The Commitment Creep: You say “yes” to new projects because you’re afraid of missing out, even though your current ones are starving for attention.
The Information Overload: You subscribe to more newsletters and podcasts to “stay informed,” but all you’ve done is destroy your ability to think for yourself.
Your brain thinks it’s helping you “level up.” In reality, it’s just burying the signal in the noise.
The “Context-Switching Tax” is bankrupting you
Every new commitment isn’t just one more thing on your list. It’s a performance tax on everything else you do.
Psychologists call this “attention residue.” When you jump from a meeting to a project to a phone call, part of your brain stays stuck on the previous task.
If you have 10 commitments, you’re operating at a fraction of your mental capacity. You aren’t being “prolific”; you’re being shallow.
The paradox: You think adding more activities will lead to more results. Instead, it ensures that none of your activities get the depth required to actually matter.

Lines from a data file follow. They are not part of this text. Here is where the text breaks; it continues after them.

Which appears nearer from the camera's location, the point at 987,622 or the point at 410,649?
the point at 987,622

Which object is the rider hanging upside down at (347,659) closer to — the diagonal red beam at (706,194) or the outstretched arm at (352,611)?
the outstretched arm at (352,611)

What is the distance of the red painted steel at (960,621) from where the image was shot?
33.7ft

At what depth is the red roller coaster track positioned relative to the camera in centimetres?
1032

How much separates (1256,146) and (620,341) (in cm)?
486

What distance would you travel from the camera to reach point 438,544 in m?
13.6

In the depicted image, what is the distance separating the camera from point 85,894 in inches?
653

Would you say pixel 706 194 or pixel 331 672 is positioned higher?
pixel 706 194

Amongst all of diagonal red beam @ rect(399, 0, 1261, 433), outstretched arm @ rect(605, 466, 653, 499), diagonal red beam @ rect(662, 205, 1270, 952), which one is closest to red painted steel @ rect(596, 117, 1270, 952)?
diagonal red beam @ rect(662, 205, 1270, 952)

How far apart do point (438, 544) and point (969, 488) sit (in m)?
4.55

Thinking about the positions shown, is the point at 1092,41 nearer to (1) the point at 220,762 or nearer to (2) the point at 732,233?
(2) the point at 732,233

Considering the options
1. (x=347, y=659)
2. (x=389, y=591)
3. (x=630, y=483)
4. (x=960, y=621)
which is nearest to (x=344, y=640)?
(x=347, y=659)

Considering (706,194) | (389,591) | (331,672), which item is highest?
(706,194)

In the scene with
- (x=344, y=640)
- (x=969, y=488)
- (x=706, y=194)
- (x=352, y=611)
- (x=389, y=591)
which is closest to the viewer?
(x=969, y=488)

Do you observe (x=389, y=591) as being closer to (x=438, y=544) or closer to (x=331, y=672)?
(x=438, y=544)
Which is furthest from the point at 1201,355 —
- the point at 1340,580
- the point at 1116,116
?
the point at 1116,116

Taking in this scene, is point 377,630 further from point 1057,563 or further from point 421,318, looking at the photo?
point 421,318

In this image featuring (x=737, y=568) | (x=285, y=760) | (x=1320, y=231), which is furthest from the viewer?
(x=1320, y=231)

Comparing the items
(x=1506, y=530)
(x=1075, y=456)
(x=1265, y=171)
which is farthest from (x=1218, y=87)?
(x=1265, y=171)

Comfort is the killer... but so is clutter
We’ve talked before about how a life without stress is empty. But there is a massive difference between purposeful stress and clutter.
Purposeful stress comes from pushing against one big, meaningful resistance. Clutter is the “bad stress” of 1,000 tiny, meaningless obligations that drain your battery without ever moving the needle.
You don’t need a longer to-do list. You need a to-stop list.
How to start doing less
This isn’t something you fix by adding a “simplicity habit.” It’s about aggressive removal.
1. Practice the “Rule of One” Pick one meaningful challenge. One project. One health goal. Everything else gets the “good enough” treatment or gets cut entirely. Depth wins over breadth every single time.
2. Audit your “Shoulds” Look at your calendar. How many of those activities are there because you actually want them, and how many are there because you feel like you “should”? Remove the “shoulds” and watch how much oxygen returns to your life.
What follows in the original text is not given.